It’s 9 AM and the rest of the world is waking up and beginning their day. They’re putting on their clothes, brewing their coffee, and heading to work. They’re waking their kids, walking their dogs, and pulling on their coats. They’re bright-eyed, bushy-tailed, and well-rested — and you hate them.
You’ve been up for 72 hours now. Sleep eludes you no matter how badly you want it, no matter how much your body needs it. Your heart pounds, your mind races, your palms sweat. You stare at the clock as it tick tick ticks, no closer to dreamland than you were when everyone else turned out their lights.
It’s the dead of night when everything is quiet and still and you’re left with nothing, no one. Just you and the crazy thoughts in your head. As the clock creeps towards dawn, the feeling of dread in the pit of your stomach grows.
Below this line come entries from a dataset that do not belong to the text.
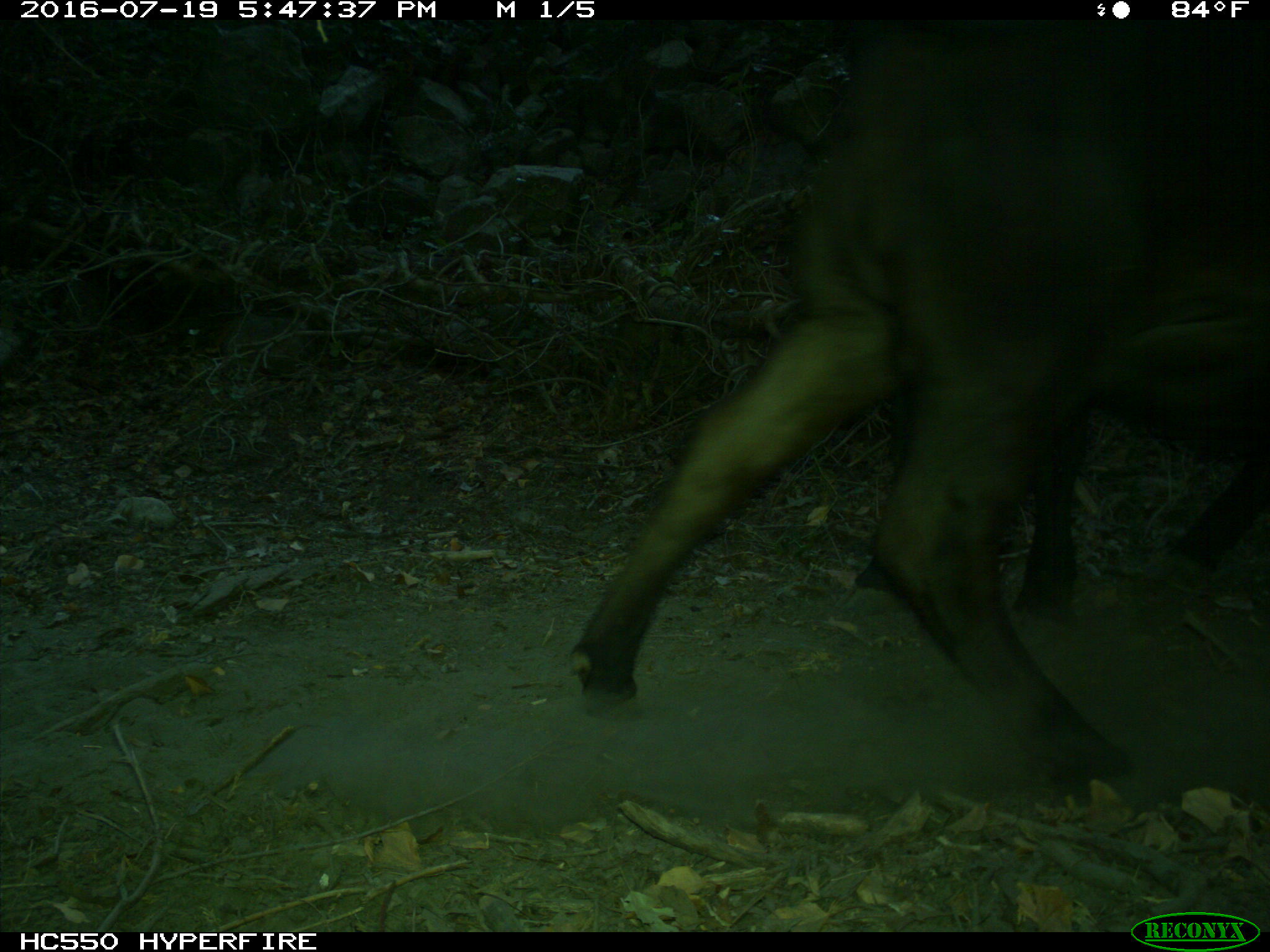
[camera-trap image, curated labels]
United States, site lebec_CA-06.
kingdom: Animalia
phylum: Chordata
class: Mammalia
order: Artiodactyla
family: Bovidae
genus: Bos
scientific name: Bos taurus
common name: domestic cow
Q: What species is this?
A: Bos taurus (domestic cow).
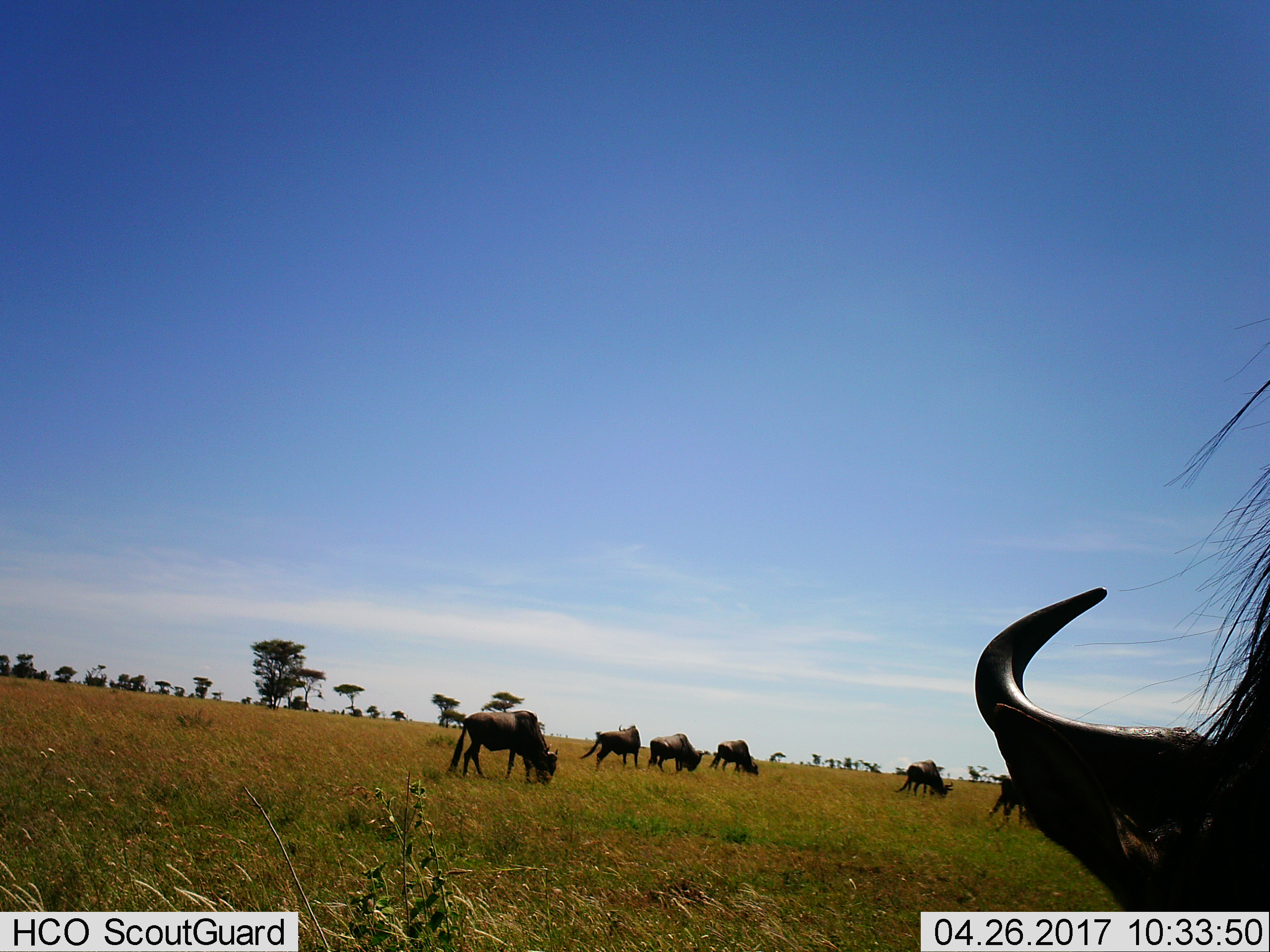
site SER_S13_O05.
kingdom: Animalia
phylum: Chordata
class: Mammalia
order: Artiodactyla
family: Bovidae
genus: Connochaetes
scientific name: Connochaetes taurinus taurinus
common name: blue wildebeest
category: wildebeestblue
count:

Soon you’ll hear the first calls of the early morning birds signaling the impending sunrise and you’ll know it has happened again — another night without sleep.
And you’ll do it all over — look out your window at the functional humans walking their dogs and rushing to the train. You’ll feel resentment, anger, and rage, feelings that quickly give way to jealousy, envy, and bitterness. You’re looking out at a world that you do not know or understand. You’re looking out at a world that you do not belong to. You are an outsider, an alien. They are everybody else.
You’re a real-life vampire, awake when the rest of the world is asleep. You live in different dimensions, you and those people outside your window, the ones who were seemingly given a secret handbook on How To Live A Functional Life that they never bothered to pass along to you. You do not know them, but perhaps more importantly, you cannot know them.
You may actually be alone in the nighttime, but you’re far lonelier during the day, even though you’re surrounded by people. They are people that will never understand the loneliness and isolation that comes with regularly seeing the hour of 3 AM. They will never know the eery silence that accompanies the hours before dawn, the hours that are technically the next morning but still feel like the previous night.
How could they possibly know what it’s like to evade sleep? How could they know what it means to look just like everybody else but feel so utterly and completely different? How could they ever know what it’s like to occupy a reality that begins when everyone else’s shuts off? They can’t and they won’t and you know that. And so you hate them.
And then the day arrives — just when you start to hallucinate from the lack of sleep, when you worry that it will never come. Your body shuts down, your head hits the pillow, and relief finally comes. You sleep deeply, sometimes for days. It’s over for now, but you know it’s just a matter of time before you and the dead of night meet again.